I'm going back to my formulation because there's no need to mess with moving negations around:
X -> (A OR B) AND (~A OR ~B) (which is the same as Celebro, if you move the negation inside the second parenthetical instead of keeping it outside - it's more symmetrical that way)
(A OR B) is saying at least one of A or B; (~A OR ~B) is the same as saying not both A and B. Put them together and you get at least one, but not both.
Contrapositive:
(A AND B) OR (~A AND ~B) -> ~X
If I have both, or if I have neither, I don't have X.

The question is how to translate the sentence "If X then A or B but not both" into propositional logic, and to show the contrapositive.
Celebro's answer to the question of how to put the sentence in propositional logic is obviously correct: X ---> [(A OR B) AND ~(A AND B)]
(One can use DeMorgan's laws to derive (~A OR ~B) from ~(A AND B), but that requires a second step in the logic.)
I apologize for the typos and miscounting the negations in my earlier post; I wrote it out too quickly and carelessly. I will will begin with Celebro's formulation, and derive the contrapositive in two ways, because one may be easier to see than the other.

1. X > [(A or B) and ~(A and B)]
2. ~ [(A or B) and ~(A and B)] > ~X
3. [~(A or B) or ~~(A and B)] > ~X
4. [~(A or B) or (A and B)] > ~X
5. [(~A and ~B) or (A and B)] > ~X

1. X > [(A or B) and ~(A and B)]
2. X > [~(~A and ~B) and ~(A and B)]
3. ~[~(~A and ~B) and ~(A and B)] > ~X
4. [~~(~A and ~B) or ~~(A and B)] > ~X
5. (~A and ~B) or (A and B)] > ~X

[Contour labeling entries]
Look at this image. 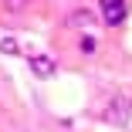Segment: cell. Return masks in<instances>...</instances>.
Listing matches in <instances>:
<instances>
[{
  "label": "cell",
  "mask_w": 132,
  "mask_h": 132,
  "mask_svg": "<svg viewBox=\"0 0 132 132\" xmlns=\"http://www.w3.org/2000/svg\"><path fill=\"white\" fill-rule=\"evenodd\" d=\"M0 51H4V54H17L20 47H17V41H14V37H0Z\"/></svg>",
  "instance_id": "5b68a950"
},
{
  "label": "cell",
  "mask_w": 132,
  "mask_h": 132,
  "mask_svg": "<svg viewBox=\"0 0 132 132\" xmlns=\"http://www.w3.org/2000/svg\"><path fill=\"white\" fill-rule=\"evenodd\" d=\"M125 17H129L125 0H102V20L109 24V27H119Z\"/></svg>",
  "instance_id": "6da1fadb"
},
{
  "label": "cell",
  "mask_w": 132,
  "mask_h": 132,
  "mask_svg": "<svg viewBox=\"0 0 132 132\" xmlns=\"http://www.w3.org/2000/svg\"><path fill=\"white\" fill-rule=\"evenodd\" d=\"M64 20H68V27H92L98 17H95V10H88V7H78V10H71Z\"/></svg>",
  "instance_id": "3957f363"
},
{
  "label": "cell",
  "mask_w": 132,
  "mask_h": 132,
  "mask_svg": "<svg viewBox=\"0 0 132 132\" xmlns=\"http://www.w3.org/2000/svg\"><path fill=\"white\" fill-rule=\"evenodd\" d=\"M78 47H81L85 54H92V51H95V37H81V41H78Z\"/></svg>",
  "instance_id": "8992f818"
},
{
  "label": "cell",
  "mask_w": 132,
  "mask_h": 132,
  "mask_svg": "<svg viewBox=\"0 0 132 132\" xmlns=\"http://www.w3.org/2000/svg\"><path fill=\"white\" fill-rule=\"evenodd\" d=\"M109 122L112 125H125L129 122V105H125V98H112V105H109Z\"/></svg>",
  "instance_id": "277c9868"
},
{
  "label": "cell",
  "mask_w": 132,
  "mask_h": 132,
  "mask_svg": "<svg viewBox=\"0 0 132 132\" xmlns=\"http://www.w3.org/2000/svg\"><path fill=\"white\" fill-rule=\"evenodd\" d=\"M27 68H31V75H37V78H54V75H58V64L51 61L47 54H31V58H27Z\"/></svg>",
  "instance_id": "7a4b0ae2"
},
{
  "label": "cell",
  "mask_w": 132,
  "mask_h": 132,
  "mask_svg": "<svg viewBox=\"0 0 132 132\" xmlns=\"http://www.w3.org/2000/svg\"><path fill=\"white\" fill-rule=\"evenodd\" d=\"M10 4H24V0H10Z\"/></svg>",
  "instance_id": "52a82bcc"
}]
</instances>
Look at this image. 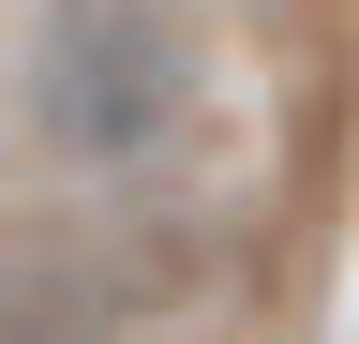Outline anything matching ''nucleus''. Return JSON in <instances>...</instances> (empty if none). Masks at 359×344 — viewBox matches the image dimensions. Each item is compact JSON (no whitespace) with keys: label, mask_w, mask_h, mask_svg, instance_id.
Returning <instances> with one entry per match:
<instances>
[{"label":"nucleus","mask_w":359,"mask_h":344,"mask_svg":"<svg viewBox=\"0 0 359 344\" xmlns=\"http://www.w3.org/2000/svg\"><path fill=\"white\" fill-rule=\"evenodd\" d=\"M195 15L180 0H45L30 30V135L90 165V180H135V165H165L195 135Z\"/></svg>","instance_id":"nucleus-1"},{"label":"nucleus","mask_w":359,"mask_h":344,"mask_svg":"<svg viewBox=\"0 0 359 344\" xmlns=\"http://www.w3.org/2000/svg\"><path fill=\"white\" fill-rule=\"evenodd\" d=\"M0 344H120V284L90 254H15L0 270Z\"/></svg>","instance_id":"nucleus-2"}]
</instances>
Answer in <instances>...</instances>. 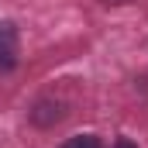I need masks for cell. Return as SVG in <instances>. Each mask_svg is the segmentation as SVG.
<instances>
[{"instance_id":"obj_1","label":"cell","mask_w":148,"mask_h":148,"mask_svg":"<svg viewBox=\"0 0 148 148\" xmlns=\"http://www.w3.org/2000/svg\"><path fill=\"white\" fill-rule=\"evenodd\" d=\"M21 62V35L14 21H0V73H14Z\"/></svg>"},{"instance_id":"obj_2","label":"cell","mask_w":148,"mask_h":148,"mask_svg":"<svg viewBox=\"0 0 148 148\" xmlns=\"http://www.w3.org/2000/svg\"><path fill=\"white\" fill-rule=\"evenodd\" d=\"M28 117H31V124H35V127H52V124H59V121L66 117V110H62V103H59V100L45 97V100H38L35 107L28 110Z\"/></svg>"},{"instance_id":"obj_3","label":"cell","mask_w":148,"mask_h":148,"mask_svg":"<svg viewBox=\"0 0 148 148\" xmlns=\"http://www.w3.org/2000/svg\"><path fill=\"white\" fill-rule=\"evenodd\" d=\"M59 148H103V141L97 134H73V138H66Z\"/></svg>"},{"instance_id":"obj_4","label":"cell","mask_w":148,"mask_h":148,"mask_svg":"<svg viewBox=\"0 0 148 148\" xmlns=\"http://www.w3.org/2000/svg\"><path fill=\"white\" fill-rule=\"evenodd\" d=\"M114 148H138V145H134L131 138H117V141H114Z\"/></svg>"}]
</instances>
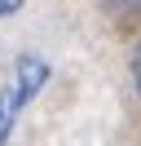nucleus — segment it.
I'll use <instances>...</instances> for the list:
<instances>
[{"instance_id":"1","label":"nucleus","mask_w":141,"mask_h":146,"mask_svg":"<svg viewBox=\"0 0 141 146\" xmlns=\"http://www.w3.org/2000/svg\"><path fill=\"white\" fill-rule=\"evenodd\" d=\"M22 5H26V0H0V18H13Z\"/></svg>"},{"instance_id":"2","label":"nucleus","mask_w":141,"mask_h":146,"mask_svg":"<svg viewBox=\"0 0 141 146\" xmlns=\"http://www.w3.org/2000/svg\"><path fill=\"white\" fill-rule=\"evenodd\" d=\"M132 80H137V89H141V44H137V58H132Z\"/></svg>"}]
</instances>
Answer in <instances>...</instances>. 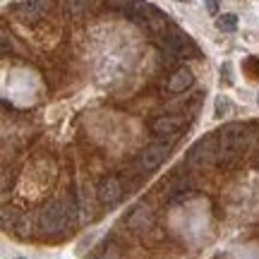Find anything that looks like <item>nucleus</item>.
Here are the masks:
<instances>
[{"label":"nucleus","mask_w":259,"mask_h":259,"mask_svg":"<svg viewBox=\"0 0 259 259\" xmlns=\"http://www.w3.org/2000/svg\"><path fill=\"white\" fill-rule=\"evenodd\" d=\"M250 144V132L245 125H238V122H233V125H226V127L219 132V158H233L242 154L245 147Z\"/></svg>","instance_id":"obj_1"},{"label":"nucleus","mask_w":259,"mask_h":259,"mask_svg":"<svg viewBox=\"0 0 259 259\" xmlns=\"http://www.w3.org/2000/svg\"><path fill=\"white\" fill-rule=\"evenodd\" d=\"M38 226L46 235H63L67 231V226H72L67 209H65V202H58V199L48 202L38 213Z\"/></svg>","instance_id":"obj_2"},{"label":"nucleus","mask_w":259,"mask_h":259,"mask_svg":"<svg viewBox=\"0 0 259 259\" xmlns=\"http://www.w3.org/2000/svg\"><path fill=\"white\" fill-rule=\"evenodd\" d=\"M125 12L130 15V19H135L137 24L151 29V31H156V34L166 31V27H168V17L158 8H154L151 3H135V5L130 10H125Z\"/></svg>","instance_id":"obj_3"},{"label":"nucleus","mask_w":259,"mask_h":259,"mask_svg":"<svg viewBox=\"0 0 259 259\" xmlns=\"http://www.w3.org/2000/svg\"><path fill=\"white\" fill-rule=\"evenodd\" d=\"M158 46L173 58L197 56V48H194L192 38L185 36V34L178 31V29H166V31H161V34H158Z\"/></svg>","instance_id":"obj_4"},{"label":"nucleus","mask_w":259,"mask_h":259,"mask_svg":"<svg viewBox=\"0 0 259 259\" xmlns=\"http://www.w3.org/2000/svg\"><path fill=\"white\" fill-rule=\"evenodd\" d=\"M168 151H170V144H168V139H156V142H151L137 158V168L139 170H156L161 163H163V158L168 156Z\"/></svg>","instance_id":"obj_5"},{"label":"nucleus","mask_w":259,"mask_h":259,"mask_svg":"<svg viewBox=\"0 0 259 259\" xmlns=\"http://www.w3.org/2000/svg\"><path fill=\"white\" fill-rule=\"evenodd\" d=\"M51 5H53V0H22L15 8V15L24 24H36L38 19L51 10Z\"/></svg>","instance_id":"obj_6"},{"label":"nucleus","mask_w":259,"mask_h":259,"mask_svg":"<svg viewBox=\"0 0 259 259\" xmlns=\"http://www.w3.org/2000/svg\"><path fill=\"white\" fill-rule=\"evenodd\" d=\"M183 127H185V118L183 115H158V118L151 120V132L161 139L176 137Z\"/></svg>","instance_id":"obj_7"},{"label":"nucleus","mask_w":259,"mask_h":259,"mask_svg":"<svg viewBox=\"0 0 259 259\" xmlns=\"http://www.w3.org/2000/svg\"><path fill=\"white\" fill-rule=\"evenodd\" d=\"M154 226V209L149 204H137L127 213V228L132 233H147Z\"/></svg>","instance_id":"obj_8"},{"label":"nucleus","mask_w":259,"mask_h":259,"mask_svg":"<svg viewBox=\"0 0 259 259\" xmlns=\"http://www.w3.org/2000/svg\"><path fill=\"white\" fill-rule=\"evenodd\" d=\"M120 197H122V185L115 176L103 178L101 183H99V187H96V199L101 204H106V206L120 202Z\"/></svg>","instance_id":"obj_9"},{"label":"nucleus","mask_w":259,"mask_h":259,"mask_svg":"<svg viewBox=\"0 0 259 259\" xmlns=\"http://www.w3.org/2000/svg\"><path fill=\"white\" fill-rule=\"evenodd\" d=\"M216 158H219V144L213 147L211 137L197 142L192 147V151H190V163L192 166H206V163H211Z\"/></svg>","instance_id":"obj_10"},{"label":"nucleus","mask_w":259,"mask_h":259,"mask_svg":"<svg viewBox=\"0 0 259 259\" xmlns=\"http://www.w3.org/2000/svg\"><path fill=\"white\" fill-rule=\"evenodd\" d=\"M192 84H194L192 70H190V67H178L176 72L170 74V79H168V92L183 94V92H187Z\"/></svg>","instance_id":"obj_11"},{"label":"nucleus","mask_w":259,"mask_h":259,"mask_svg":"<svg viewBox=\"0 0 259 259\" xmlns=\"http://www.w3.org/2000/svg\"><path fill=\"white\" fill-rule=\"evenodd\" d=\"M216 27H219V31L233 34V31L238 29V17H235V15H221V17L216 19Z\"/></svg>","instance_id":"obj_12"},{"label":"nucleus","mask_w":259,"mask_h":259,"mask_svg":"<svg viewBox=\"0 0 259 259\" xmlns=\"http://www.w3.org/2000/svg\"><path fill=\"white\" fill-rule=\"evenodd\" d=\"M94 0H65V10L70 12V15H82L84 10H89Z\"/></svg>","instance_id":"obj_13"},{"label":"nucleus","mask_w":259,"mask_h":259,"mask_svg":"<svg viewBox=\"0 0 259 259\" xmlns=\"http://www.w3.org/2000/svg\"><path fill=\"white\" fill-rule=\"evenodd\" d=\"M231 111V99L228 96H216V118H223Z\"/></svg>","instance_id":"obj_14"},{"label":"nucleus","mask_w":259,"mask_h":259,"mask_svg":"<svg viewBox=\"0 0 259 259\" xmlns=\"http://www.w3.org/2000/svg\"><path fill=\"white\" fill-rule=\"evenodd\" d=\"M96 259H122V257H120V250H118L115 245H106V247L96 254Z\"/></svg>","instance_id":"obj_15"},{"label":"nucleus","mask_w":259,"mask_h":259,"mask_svg":"<svg viewBox=\"0 0 259 259\" xmlns=\"http://www.w3.org/2000/svg\"><path fill=\"white\" fill-rule=\"evenodd\" d=\"M206 10H209L211 15H216V12H219V3H216V0H206Z\"/></svg>","instance_id":"obj_16"},{"label":"nucleus","mask_w":259,"mask_h":259,"mask_svg":"<svg viewBox=\"0 0 259 259\" xmlns=\"http://www.w3.org/2000/svg\"><path fill=\"white\" fill-rule=\"evenodd\" d=\"M257 103H259V96H257Z\"/></svg>","instance_id":"obj_17"},{"label":"nucleus","mask_w":259,"mask_h":259,"mask_svg":"<svg viewBox=\"0 0 259 259\" xmlns=\"http://www.w3.org/2000/svg\"><path fill=\"white\" fill-rule=\"evenodd\" d=\"M180 3H185V0H180Z\"/></svg>","instance_id":"obj_18"}]
</instances>
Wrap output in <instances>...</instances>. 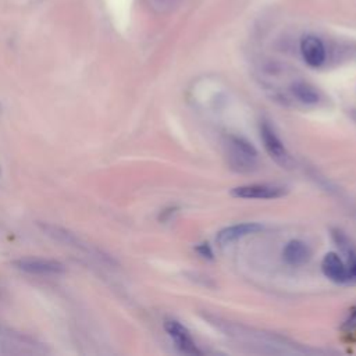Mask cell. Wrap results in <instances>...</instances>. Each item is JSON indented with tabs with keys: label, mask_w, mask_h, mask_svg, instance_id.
<instances>
[{
	"label": "cell",
	"mask_w": 356,
	"mask_h": 356,
	"mask_svg": "<svg viewBox=\"0 0 356 356\" xmlns=\"http://www.w3.org/2000/svg\"><path fill=\"white\" fill-rule=\"evenodd\" d=\"M228 159L234 168L238 171H249L257 156L254 146L242 136L231 135L228 138Z\"/></svg>",
	"instance_id": "1"
},
{
	"label": "cell",
	"mask_w": 356,
	"mask_h": 356,
	"mask_svg": "<svg viewBox=\"0 0 356 356\" xmlns=\"http://www.w3.org/2000/svg\"><path fill=\"white\" fill-rule=\"evenodd\" d=\"M260 138L263 140L266 152L270 154V157L275 163H278L280 165L286 167V168L292 165V159H291L288 150L285 149V146L282 145L280 138L275 135V132L270 127V124L266 121H263L260 125Z\"/></svg>",
	"instance_id": "2"
},
{
	"label": "cell",
	"mask_w": 356,
	"mask_h": 356,
	"mask_svg": "<svg viewBox=\"0 0 356 356\" xmlns=\"http://www.w3.org/2000/svg\"><path fill=\"white\" fill-rule=\"evenodd\" d=\"M13 264L25 273L36 274V275H57L65 271L63 263L50 259H36V257H25L13 261Z\"/></svg>",
	"instance_id": "3"
},
{
	"label": "cell",
	"mask_w": 356,
	"mask_h": 356,
	"mask_svg": "<svg viewBox=\"0 0 356 356\" xmlns=\"http://www.w3.org/2000/svg\"><path fill=\"white\" fill-rule=\"evenodd\" d=\"M231 195L241 199H277L286 195V189L278 185L252 184L231 189Z\"/></svg>",
	"instance_id": "4"
},
{
	"label": "cell",
	"mask_w": 356,
	"mask_h": 356,
	"mask_svg": "<svg viewBox=\"0 0 356 356\" xmlns=\"http://www.w3.org/2000/svg\"><path fill=\"white\" fill-rule=\"evenodd\" d=\"M164 330L174 341L178 350L186 355H200L199 348L196 346L195 341L192 339L189 331L177 320H165Z\"/></svg>",
	"instance_id": "5"
},
{
	"label": "cell",
	"mask_w": 356,
	"mask_h": 356,
	"mask_svg": "<svg viewBox=\"0 0 356 356\" xmlns=\"http://www.w3.org/2000/svg\"><path fill=\"white\" fill-rule=\"evenodd\" d=\"M300 53L305 63L313 68H317L325 61V47L320 38L314 35H305L300 40Z\"/></svg>",
	"instance_id": "6"
},
{
	"label": "cell",
	"mask_w": 356,
	"mask_h": 356,
	"mask_svg": "<svg viewBox=\"0 0 356 356\" xmlns=\"http://www.w3.org/2000/svg\"><path fill=\"white\" fill-rule=\"evenodd\" d=\"M321 271L330 281L335 284H346V266L337 253L330 252L323 257Z\"/></svg>",
	"instance_id": "7"
},
{
	"label": "cell",
	"mask_w": 356,
	"mask_h": 356,
	"mask_svg": "<svg viewBox=\"0 0 356 356\" xmlns=\"http://www.w3.org/2000/svg\"><path fill=\"white\" fill-rule=\"evenodd\" d=\"M263 227L257 222H242V224H235V225H229L222 228L218 234H217V243L224 246L228 245L239 238H243L249 234H254L259 232Z\"/></svg>",
	"instance_id": "8"
},
{
	"label": "cell",
	"mask_w": 356,
	"mask_h": 356,
	"mask_svg": "<svg viewBox=\"0 0 356 356\" xmlns=\"http://www.w3.org/2000/svg\"><path fill=\"white\" fill-rule=\"evenodd\" d=\"M282 257L289 266L298 267L305 264L310 259V249L305 242L299 239H292L285 245L282 250Z\"/></svg>",
	"instance_id": "9"
},
{
	"label": "cell",
	"mask_w": 356,
	"mask_h": 356,
	"mask_svg": "<svg viewBox=\"0 0 356 356\" xmlns=\"http://www.w3.org/2000/svg\"><path fill=\"white\" fill-rule=\"evenodd\" d=\"M291 90L293 96L305 104H316L320 100L317 90L307 82H302V81L293 82L291 86Z\"/></svg>",
	"instance_id": "10"
},
{
	"label": "cell",
	"mask_w": 356,
	"mask_h": 356,
	"mask_svg": "<svg viewBox=\"0 0 356 356\" xmlns=\"http://www.w3.org/2000/svg\"><path fill=\"white\" fill-rule=\"evenodd\" d=\"M346 253V284H356V250L350 249Z\"/></svg>",
	"instance_id": "11"
},
{
	"label": "cell",
	"mask_w": 356,
	"mask_h": 356,
	"mask_svg": "<svg viewBox=\"0 0 356 356\" xmlns=\"http://www.w3.org/2000/svg\"><path fill=\"white\" fill-rule=\"evenodd\" d=\"M195 250L197 252L199 256H202L203 259H207V260H213V250L210 248L209 243H199Z\"/></svg>",
	"instance_id": "12"
},
{
	"label": "cell",
	"mask_w": 356,
	"mask_h": 356,
	"mask_svg": "<svg viewBox=\"0 0 356 356\" xmlns=\"http://www.w3.org/2000/svg\"><path fill=\"white\" fill-rule=\"evenodd\" d=\"M356 327V307H353L349 313V317L345 320L343 323V328L345 330H352Z\"/></svg>",
	"instance_id": "13"
},
{
	"label": "cell",
	"mask_w": 356,
	"mask_h": 356,
	"mask_svg": "<svg viewBox=\"0 0 356 356\" xmlns=\"http://www.w3.org/2000/svg\"><path fill=\"white\" fill-rule=\"evenodd\" d=\"M175 1H177V0H149V3H150L153 7L160 8V10H163V8H165V7H171Z\"/></svg>",
	"instance_id": "14"
}]
</instances>
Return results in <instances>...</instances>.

> **Problem details**: Please echo, word for word, the stretch of the logic discussion from "I'm going back" through "don't have X.". The listing has no connection to the logic discussion.

> **Solution to the problem**:
I'm going back to my formulation because there's no need to mess with moving negations around:
X -> (A OR B) AND (~A OR ~B) (which is the same as Celebro, if you move the negation inside the second parenthetical instead of keeping it outside - it's more symmetrical that way)
(A OR B) is saying at least one of A or B; (~A OR ~B) is the same as saying not both A and B. Put them together and you get at least one, but not both.
Contrapositive:
(A AND B) OR (~A AND ~B) -> ~X
If I have both, or if I have neither, I don't have X.